Handling a possible copyright infrigement?

I've had a heads up this morning that one of my knitting patterns appears to have been lifted by another designer who is passing it off as her own. I've emailed her, and am trying to determine whether its just a very strange co-incidence of what appears to be identical pattern, even colour and styling of the sample, or not, but she appears to have been essentially absent from the net for about 4 months as best as I can tell.

I have tracked down her home address though, and am wondering how best to handle it if I end up needing to write her a letter if the email approach fails. Is it possible to cook up what is essentially a cease and desist letter without the aid of a solicitor or does it really need to come via a legal tpe to have any meaning?

Hoping it won't come to that, but not having been in this position before am trying to find out what steps are practical.
Midland Spinner

Is the pattern on Ravelry? If so contact the Powers that Be to see if they can help.

I don't think you 'Have' to use a solicitor to tell them to cease & desist. Although you would need a lawyer if you wanted to actually take them to court.

Why not knock up some wording and get people on here to check it to see if they think it's punchy enough.

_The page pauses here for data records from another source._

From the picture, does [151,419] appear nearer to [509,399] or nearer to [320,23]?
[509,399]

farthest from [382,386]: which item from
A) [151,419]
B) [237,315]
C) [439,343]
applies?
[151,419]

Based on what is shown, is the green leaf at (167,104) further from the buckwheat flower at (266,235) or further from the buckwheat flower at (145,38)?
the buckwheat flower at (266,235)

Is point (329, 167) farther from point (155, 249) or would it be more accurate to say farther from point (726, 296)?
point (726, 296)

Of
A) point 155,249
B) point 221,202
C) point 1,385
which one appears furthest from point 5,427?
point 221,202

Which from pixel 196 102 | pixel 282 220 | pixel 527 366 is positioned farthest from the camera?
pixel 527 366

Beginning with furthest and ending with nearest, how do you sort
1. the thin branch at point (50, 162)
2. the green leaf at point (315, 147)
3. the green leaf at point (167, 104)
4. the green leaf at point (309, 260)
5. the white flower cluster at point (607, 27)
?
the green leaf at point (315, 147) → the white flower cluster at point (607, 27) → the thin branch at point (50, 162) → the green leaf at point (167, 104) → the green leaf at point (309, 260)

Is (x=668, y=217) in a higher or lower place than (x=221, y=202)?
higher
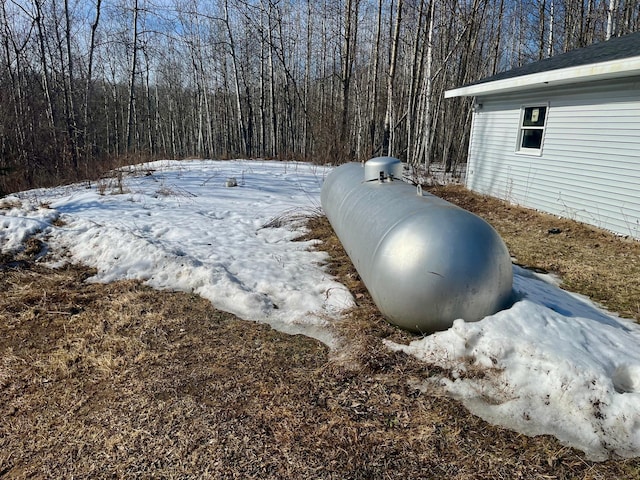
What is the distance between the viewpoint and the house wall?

Did you see the blog post recently about the O W L S sweater and one of the big stores (I don't think that she used a solicitor but got her way in the end.)

Stick with it!
sally_in_wales

I've got a couple of people having a careful look to see if they think it is the same or just an unfortunate co-incidence, so will see what they think before I do anything daft. Its not in the greater scheme of things the end of the world, but not having had to deal with this before its a bit nervewracking
OtleyLad

Sally, this might be possible?
We once had a dispute with a neighbour but could not afford the expense of getting a letter sent by a solicitor.
I talked to a solicitor and they were happy for me to write a letter which they then checked out first before I sent it to the neighbour.

It said something like: I have taken legal advice and have been advised to..

So I had the legal advice but it did not cost anything. It did have the desired effect as well.

Best of luck with it.
Hairyloon

Although you would need a lawyer if you wanted to actually take them to court.


No you don't... though it may be advisable.

Having said that, in my personal experience (which may not be typical), at least half the lawyers I have had dealings with made the situation significantly worse.
Midland Spinner

Although you would need a lawyer if you wanted to actually take them to court.


No you don't... though it may be advisable.

Having said that, in my personal experience (which may not be typical), at least half the lawyers I have had dealings with made the situation significantly worse. Very Happy Very Happy john of wessex

At a basic level it's perfectly possible to do things without a lawyer.

When I did get them involved in a recent spat with my ex, with hindsight it seemed like a waste of money.

I dont need to pay someone 100 to send her a letter saying she's an arse
Hairyloon

Two fundamental things to remember are:
1) Don't believe he is right, just because he is a lawyer, and
2) If they're stuffing your case, then don't be afraid to sack them just because you are in court. If you wait, it will be too late. "My lawyer didn't listen to instructions" is not a ground for appeal. Confused
gil

PM Kate Davies - I'm sure she'd have ideas on how to deal / be sympathetic.